Le problème, c’est que notre culture valorise énormément l’activité visible. Être occupé donne souvent l’impression d’être utile, ambitieux, sérieux. À l’inverse, le repos peut être interprété — parfois inconsciemment — comme un signe de paresse ou de retard.
En pratique, cette culpabilité apparaît rarement sous une forme spectaculaire. Elle ressemble plutôt à des pensées diffuses :
- “Je devrais faire quelque chose.”
- “Je n’ai pas mérité de me reposer.”
- “D’autres avancent pendant que je ne fais rien.”
- “Je vais culpabiliser toute la journée si je reste ici.”

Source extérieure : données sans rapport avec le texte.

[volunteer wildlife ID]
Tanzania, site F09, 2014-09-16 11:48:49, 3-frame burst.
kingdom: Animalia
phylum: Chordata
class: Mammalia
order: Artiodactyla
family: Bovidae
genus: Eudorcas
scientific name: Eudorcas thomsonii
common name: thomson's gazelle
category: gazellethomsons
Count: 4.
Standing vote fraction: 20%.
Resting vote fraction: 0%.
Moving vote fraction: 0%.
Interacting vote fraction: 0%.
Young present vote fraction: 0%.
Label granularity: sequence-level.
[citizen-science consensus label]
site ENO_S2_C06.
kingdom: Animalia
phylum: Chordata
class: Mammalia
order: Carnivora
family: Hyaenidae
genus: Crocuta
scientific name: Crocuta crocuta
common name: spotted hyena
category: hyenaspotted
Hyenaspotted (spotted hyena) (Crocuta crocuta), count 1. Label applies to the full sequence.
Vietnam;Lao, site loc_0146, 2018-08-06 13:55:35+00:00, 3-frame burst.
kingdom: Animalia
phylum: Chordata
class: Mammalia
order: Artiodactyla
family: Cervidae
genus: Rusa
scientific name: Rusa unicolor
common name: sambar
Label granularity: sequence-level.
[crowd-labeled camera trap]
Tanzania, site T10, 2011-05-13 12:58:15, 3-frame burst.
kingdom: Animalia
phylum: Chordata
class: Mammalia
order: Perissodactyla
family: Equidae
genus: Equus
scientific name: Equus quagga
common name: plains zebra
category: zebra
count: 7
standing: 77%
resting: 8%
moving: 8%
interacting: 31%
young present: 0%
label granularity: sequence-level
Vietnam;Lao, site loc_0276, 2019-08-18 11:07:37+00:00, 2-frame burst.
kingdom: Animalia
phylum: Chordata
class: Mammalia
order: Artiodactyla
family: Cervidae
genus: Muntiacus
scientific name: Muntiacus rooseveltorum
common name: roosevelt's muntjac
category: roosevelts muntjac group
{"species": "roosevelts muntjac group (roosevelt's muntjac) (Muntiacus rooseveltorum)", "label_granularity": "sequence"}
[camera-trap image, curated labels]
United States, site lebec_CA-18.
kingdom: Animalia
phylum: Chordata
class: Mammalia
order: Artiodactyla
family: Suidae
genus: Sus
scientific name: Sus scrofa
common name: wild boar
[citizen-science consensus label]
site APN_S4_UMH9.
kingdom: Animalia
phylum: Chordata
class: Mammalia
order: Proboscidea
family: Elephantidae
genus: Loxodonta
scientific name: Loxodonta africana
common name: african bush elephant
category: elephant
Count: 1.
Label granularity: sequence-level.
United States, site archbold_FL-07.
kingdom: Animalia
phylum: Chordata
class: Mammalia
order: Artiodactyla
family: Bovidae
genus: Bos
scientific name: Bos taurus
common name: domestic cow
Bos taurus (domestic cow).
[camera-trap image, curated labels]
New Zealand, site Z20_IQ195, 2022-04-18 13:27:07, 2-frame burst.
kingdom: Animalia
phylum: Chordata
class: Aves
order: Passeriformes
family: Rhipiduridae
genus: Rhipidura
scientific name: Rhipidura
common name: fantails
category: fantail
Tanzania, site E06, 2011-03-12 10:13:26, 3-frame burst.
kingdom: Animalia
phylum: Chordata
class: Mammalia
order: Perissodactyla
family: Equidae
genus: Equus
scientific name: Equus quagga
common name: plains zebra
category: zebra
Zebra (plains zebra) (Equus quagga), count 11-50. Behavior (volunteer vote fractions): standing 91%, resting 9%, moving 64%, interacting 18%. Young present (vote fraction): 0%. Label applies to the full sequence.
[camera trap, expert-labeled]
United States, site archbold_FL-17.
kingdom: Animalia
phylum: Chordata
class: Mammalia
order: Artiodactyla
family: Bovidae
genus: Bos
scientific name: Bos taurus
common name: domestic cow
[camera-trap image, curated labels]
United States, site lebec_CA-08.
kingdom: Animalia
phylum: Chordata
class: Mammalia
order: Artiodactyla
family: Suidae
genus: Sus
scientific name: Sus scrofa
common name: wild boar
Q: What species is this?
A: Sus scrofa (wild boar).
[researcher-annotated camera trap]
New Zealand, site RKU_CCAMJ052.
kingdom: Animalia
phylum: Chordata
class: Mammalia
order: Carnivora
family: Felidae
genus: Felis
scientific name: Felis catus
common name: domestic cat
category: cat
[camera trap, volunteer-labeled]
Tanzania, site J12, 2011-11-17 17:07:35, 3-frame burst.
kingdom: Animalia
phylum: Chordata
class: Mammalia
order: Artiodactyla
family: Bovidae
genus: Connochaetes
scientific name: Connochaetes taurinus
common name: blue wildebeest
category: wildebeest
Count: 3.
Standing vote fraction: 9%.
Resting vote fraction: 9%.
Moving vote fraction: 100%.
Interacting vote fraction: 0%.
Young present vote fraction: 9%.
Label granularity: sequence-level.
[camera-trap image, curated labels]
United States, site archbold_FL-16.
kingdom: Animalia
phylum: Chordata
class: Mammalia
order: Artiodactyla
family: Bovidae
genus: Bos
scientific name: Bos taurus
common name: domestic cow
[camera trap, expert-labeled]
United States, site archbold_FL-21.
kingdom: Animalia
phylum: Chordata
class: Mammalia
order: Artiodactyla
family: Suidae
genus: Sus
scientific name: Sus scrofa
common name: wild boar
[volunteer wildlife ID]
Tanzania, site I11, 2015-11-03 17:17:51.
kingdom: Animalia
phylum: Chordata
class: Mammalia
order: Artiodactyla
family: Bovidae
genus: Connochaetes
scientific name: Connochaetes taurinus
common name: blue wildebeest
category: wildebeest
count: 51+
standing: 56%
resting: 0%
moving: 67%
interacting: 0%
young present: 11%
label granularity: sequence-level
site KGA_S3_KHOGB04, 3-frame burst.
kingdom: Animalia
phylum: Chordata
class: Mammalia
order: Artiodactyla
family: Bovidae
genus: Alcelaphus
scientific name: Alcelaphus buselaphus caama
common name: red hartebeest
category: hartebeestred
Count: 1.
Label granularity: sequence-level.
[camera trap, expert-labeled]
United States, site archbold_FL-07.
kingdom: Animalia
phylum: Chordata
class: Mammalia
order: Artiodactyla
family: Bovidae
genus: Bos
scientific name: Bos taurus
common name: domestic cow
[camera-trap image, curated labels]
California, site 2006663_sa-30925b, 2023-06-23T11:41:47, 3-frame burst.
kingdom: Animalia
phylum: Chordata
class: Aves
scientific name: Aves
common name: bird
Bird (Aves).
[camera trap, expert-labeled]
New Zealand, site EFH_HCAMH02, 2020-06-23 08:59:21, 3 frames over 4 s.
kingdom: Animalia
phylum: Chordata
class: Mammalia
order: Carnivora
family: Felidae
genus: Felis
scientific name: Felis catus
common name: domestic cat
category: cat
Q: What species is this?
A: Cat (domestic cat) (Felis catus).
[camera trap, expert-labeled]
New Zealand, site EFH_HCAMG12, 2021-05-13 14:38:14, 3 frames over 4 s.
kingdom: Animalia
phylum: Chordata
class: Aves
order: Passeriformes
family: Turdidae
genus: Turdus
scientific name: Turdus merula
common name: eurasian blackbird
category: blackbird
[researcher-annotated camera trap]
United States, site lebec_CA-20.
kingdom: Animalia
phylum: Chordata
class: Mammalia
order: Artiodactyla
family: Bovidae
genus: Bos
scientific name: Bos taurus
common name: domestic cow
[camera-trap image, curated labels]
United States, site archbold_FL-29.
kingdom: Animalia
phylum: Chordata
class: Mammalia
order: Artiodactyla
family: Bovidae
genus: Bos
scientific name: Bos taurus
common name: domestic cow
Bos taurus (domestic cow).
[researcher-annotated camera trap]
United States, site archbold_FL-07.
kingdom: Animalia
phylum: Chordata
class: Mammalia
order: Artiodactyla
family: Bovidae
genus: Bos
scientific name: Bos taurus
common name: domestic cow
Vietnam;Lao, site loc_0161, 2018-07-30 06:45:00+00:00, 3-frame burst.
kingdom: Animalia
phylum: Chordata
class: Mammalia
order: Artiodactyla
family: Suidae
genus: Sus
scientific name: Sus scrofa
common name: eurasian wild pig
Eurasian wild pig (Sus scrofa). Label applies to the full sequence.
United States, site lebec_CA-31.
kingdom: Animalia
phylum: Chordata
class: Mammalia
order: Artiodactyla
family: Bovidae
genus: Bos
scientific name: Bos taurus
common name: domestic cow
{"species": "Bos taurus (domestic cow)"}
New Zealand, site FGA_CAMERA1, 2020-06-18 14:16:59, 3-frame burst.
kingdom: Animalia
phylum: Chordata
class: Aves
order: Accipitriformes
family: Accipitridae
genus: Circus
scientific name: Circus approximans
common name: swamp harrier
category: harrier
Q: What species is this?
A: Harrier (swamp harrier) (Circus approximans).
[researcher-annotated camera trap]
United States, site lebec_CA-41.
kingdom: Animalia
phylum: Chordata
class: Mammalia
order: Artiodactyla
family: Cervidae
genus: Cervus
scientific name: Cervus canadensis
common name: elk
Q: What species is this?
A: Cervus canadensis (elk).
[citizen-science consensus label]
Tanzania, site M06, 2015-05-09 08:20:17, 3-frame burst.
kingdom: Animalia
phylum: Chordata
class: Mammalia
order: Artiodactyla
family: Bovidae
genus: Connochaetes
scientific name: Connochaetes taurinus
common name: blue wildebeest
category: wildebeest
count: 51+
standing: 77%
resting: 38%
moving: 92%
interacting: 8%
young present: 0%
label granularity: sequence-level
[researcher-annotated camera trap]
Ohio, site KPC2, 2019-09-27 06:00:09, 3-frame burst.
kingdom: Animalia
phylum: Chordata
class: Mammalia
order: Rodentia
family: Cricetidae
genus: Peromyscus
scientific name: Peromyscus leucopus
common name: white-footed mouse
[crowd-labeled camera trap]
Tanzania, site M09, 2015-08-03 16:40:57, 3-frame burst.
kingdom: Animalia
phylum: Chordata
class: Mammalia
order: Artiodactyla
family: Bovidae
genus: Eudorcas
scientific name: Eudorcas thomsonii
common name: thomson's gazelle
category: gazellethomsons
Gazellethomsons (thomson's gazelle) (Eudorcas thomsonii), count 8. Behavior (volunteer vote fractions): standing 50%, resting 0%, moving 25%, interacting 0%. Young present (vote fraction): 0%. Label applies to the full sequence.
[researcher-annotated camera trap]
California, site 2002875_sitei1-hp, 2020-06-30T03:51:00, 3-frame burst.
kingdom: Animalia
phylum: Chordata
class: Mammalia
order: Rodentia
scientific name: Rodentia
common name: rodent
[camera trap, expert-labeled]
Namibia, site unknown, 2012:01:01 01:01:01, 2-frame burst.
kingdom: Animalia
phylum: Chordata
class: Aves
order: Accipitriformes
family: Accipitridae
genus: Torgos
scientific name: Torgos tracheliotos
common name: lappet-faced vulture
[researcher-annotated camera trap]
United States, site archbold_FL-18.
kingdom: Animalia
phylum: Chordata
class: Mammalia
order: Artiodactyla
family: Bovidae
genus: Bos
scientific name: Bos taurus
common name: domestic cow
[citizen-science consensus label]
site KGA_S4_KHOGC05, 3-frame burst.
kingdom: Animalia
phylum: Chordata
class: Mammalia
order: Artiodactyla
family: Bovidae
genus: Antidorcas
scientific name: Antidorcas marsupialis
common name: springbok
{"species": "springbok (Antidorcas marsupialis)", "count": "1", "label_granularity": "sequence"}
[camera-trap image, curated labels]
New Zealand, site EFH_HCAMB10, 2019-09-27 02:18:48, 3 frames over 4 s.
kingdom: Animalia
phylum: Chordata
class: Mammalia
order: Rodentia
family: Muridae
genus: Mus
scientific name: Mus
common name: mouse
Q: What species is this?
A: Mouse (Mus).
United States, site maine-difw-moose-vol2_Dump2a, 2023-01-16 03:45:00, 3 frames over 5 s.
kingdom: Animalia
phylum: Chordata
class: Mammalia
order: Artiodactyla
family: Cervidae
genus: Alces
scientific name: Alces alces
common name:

Ce point est rarement expliqué : beaucoup de gens ne culpabilisent pas parce qu’ils aiment trop travailler. Ils culpabilisent parce qu’ils ont appris à associer leur valeur personnelle à leur productivité.
Une croyance renforcée par les réseaux et les discours de performance
Les contenus viraux autour de la discipline, du “grind” ou de l’optimisation permanente renforcent souvent cette idée : chaque minute devrait être rentable.
Même les loisirs deviennent parfois des projets :
- mieux dormir,
- mieux récupérer,
- mieux méditer,
- mieux “optimiser son énergie”.
Le repos cesse alors d’être un espace neutre. Il devient une compétence à réussir.
“Le repos non productif est devenu difficile à justifier socialement.”
C’est souvent plus compliqué que ça, parce que cette pression ne vient pas seulement du travail. Elle peut aussi venir :
- de l’éducation,
- du milieu social,
- de la précarité,
- d’expériences de culpabilisation anciennes,
- ou simplement d’un environnement où “ne rien faire” était mal vu.